Extracted material -
====================

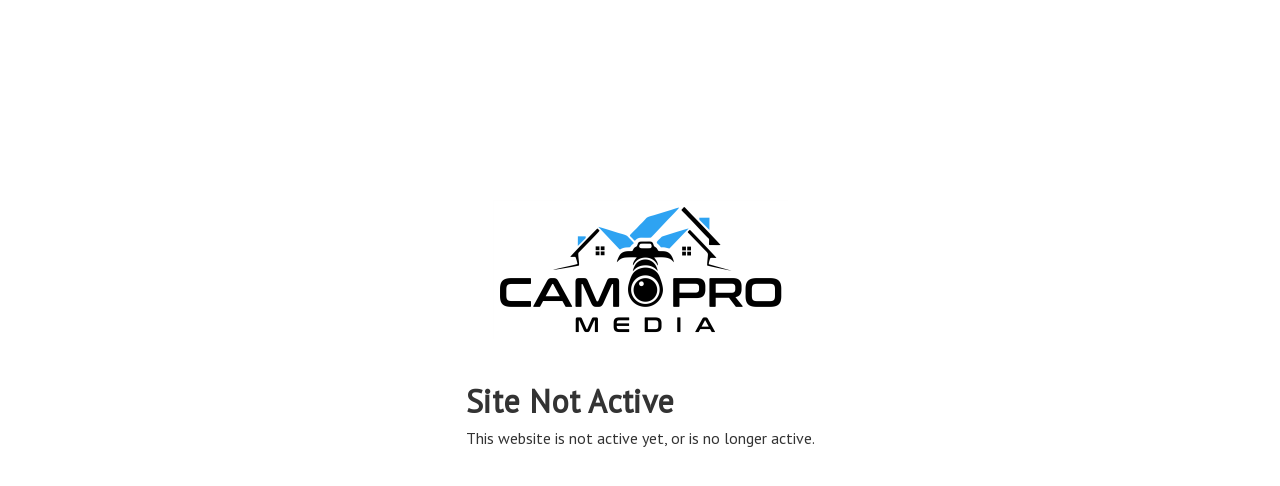

--- FILE ---
content_type: text/html
request_url: https://cpmclientcenter.com/Lasso-Dr
body_size: 498
content:
<!DOCTYPE html />
<html>
<head>
    <title>Page Not Found</title>
    <link href="https://fonts.googleapis.com/css?family=PT+Sans" rel="stylesheet">
    <style>
        html, body { background: #fff; color: #333; font-family: 'PT Sans'; margin: 0; padding: 0; height: 100%; }
    </style>
</head>
<body>

<div style="display: flex; align-items: center; justify-content: center; width: 100%; height: 90%;">
    <div style="padding: 1em;">
        <div style="text-align: center;">
            <img src="//media.hd.pics/1/dh1b51bgdh.png" style="max-width: 30em;" /><br />
        </div>
        <br />
        <h1 style="margin-bottom: 0.2em;">Site Not Active</h1>
        This website is not active yet, or is no longer active.
    </div>
</div>

<script defer src="https://static.cloudflareinsights.com/beacon.min.js/vcd15cbe7772f49c399c6a5babf22c1241717689176015" integrity="sha512-ZpsOmlRQV6y907TI0dKBHq9Md29nnaEIPlkf84rnaERnq6zvWvPUqr2ft8M1aS28oN72PdrCzSjY4U6VaAw1EQ==" data-cf-beacon='{"version":"2024.11.0","token":"eec6640866474848933121e7d0e9a875","r":1,"server_timing":{"name":{"cfCacheStatus":true,"cfEdge":true,"cfExtPri":true,"cfL4":true,"cfOrigin":true,"cfSpeedBrain":true},"location_startswith":null}}' crossorigin="anonymous"></script>
</body>
</html>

====================

Your objective - The expected output is every entry above, retyped exactly, with the pictures removed.

Result for this exercise -
--- FILE ---
content_type: text/html
request_url: https://cpmclientcenter.com/Lasso-Dr
body_size: 498
content:
<!DOCTYPE html />
<html>
<head>
    <title>Page Not Found</title>
    <link href="https://fonts.googleapis.com/css?family=PT+Sans" rel="stylesheet">
    <style>
        html, body { background: #fff; color: #333; font-family: 'PT Sans'; margin: 0; padding: 0; height: 100%; }
    </style>
</head>
<body>

<div style="display: flex; align-items: center; justify-content: center; width: 100%; height: 90%;">
    <div style="padding: 1em;">
        <div style="text-align: center;">
            <img src="//media.hd.pics/1/dh1b51bgdh.png" style="max-width: 30em;" /><br />
        </div>
        <br />
        <h1 style="margin-bottom: 0.2em;">Site Not Active</h1>
        This website is not active yet, or is no longer active.
    </div>
</div>

<script defer src="https://static.cloudflareinsights.com/beacon.min.js/vcd15cbe7772f49c399c6a5babf22c1241717689176015" integrity="sha512-ZpsOmlRQV6y907TI0dKBHq9Md29nnaEIPlkf84rnaERnq6zvWvPUqr2ft8M1aS28oN72PdrCzSjY4U6VaAw1EQ==" data-cf-beacon='{"version":"2024.11.0","token":"eec6640866474848933121e7d0e9a875","r":1,"server_timing":{"name":{"cfCacheStatus":true,"cfEdge":true,"cfExtPri":true,"cfL4":true,"cfOrigin":true,"cfSpeedBrain":true},"location_startswith":null}}' crossorigin="anonymous"></script>
</body>
</html>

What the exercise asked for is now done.